Why Mark Webber doubted Lance Armstrong

Australian Formula One driver Mark Webber has revealed how he distanced himself from Lance Armstrong up to five years before the disgraced cyclist confessed to doping.

In a column for the BBC, Webber has revealed how their friendship disintegrated when he started to doubt Armstrong's constant denials.

The pair had been riding together on several occasions, but Webber's ill-feeling towards Armstrong started when the Texan failed to show for the 2008 Monaco Grand Prix without an apology.

"That, coupled with the persistent rumours about Armstrong being a serial liar and a drug cheat, and long conversations I had had with the respected sports journalist Paul Kimmage (who had been on Armstrong's case for years), made me realise that perhaps he wasn't all I had hoped him to be," Webber wrote.

"I kept asking myself how it was that everyone who beat Armstrong tested positive but he never did. It became a very heavy and difficult subject to discuss with the mutual friends we shared.

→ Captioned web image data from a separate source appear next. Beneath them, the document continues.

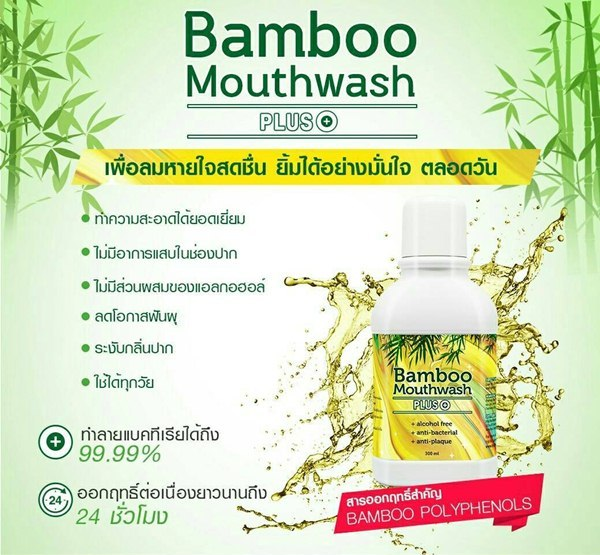 bamboo mouthwash รีวิว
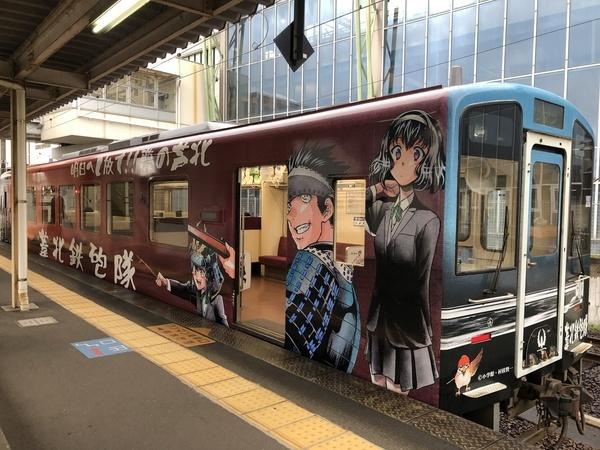 [Travel][Train]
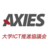 @axies_jp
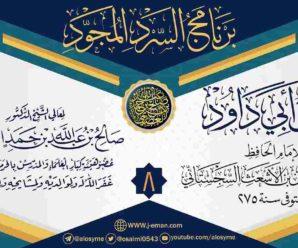 برنامج السرد المجود الخامس 1437هـ (سنن أبي داود) – الشيخ صالح بن عبدالله العصيمي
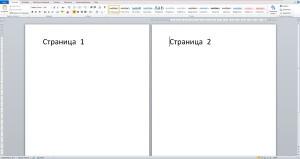 111-word-razmetka-2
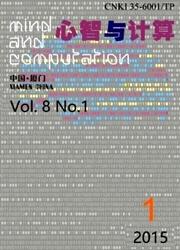 心智与计算杂志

"I told them two years ago that he had to come clean but they felt it was something he was unlikely to do. The word "defiant" always seemed to crop up. Armstrong was defiant all the way; he believed he was clean."

Webber said Armstrong's defiance was evident during his tell-all interview with Oprah Winfrey earlier this month, when he finally admitted to doping in all seven of his Tour de France victories.

Webber believes while Armstrong "admitted he was a doper, but still didn't see it as cheating".

He says the cyclist's defiance and treatment of those whoe doubted him justified a life ban from the sport.

"I think what's staggering to everyone is the amount of people he was prepared to take out on the way up; people who were morally on the right side of the bridge.

"He wasn't worried about the ramifications and the position he may have put these people in; it was all about Planet Lance."

"That's why, Lance, using your words, the "death" penalty isn't too heavy. You rubbed a lot of people's noses in it for so long and treated the rest of us like idiots.

"Whenever I think of Armstrong now, I think of the clean cyclists who competed in the system Armstrong was fuelling week in, week out."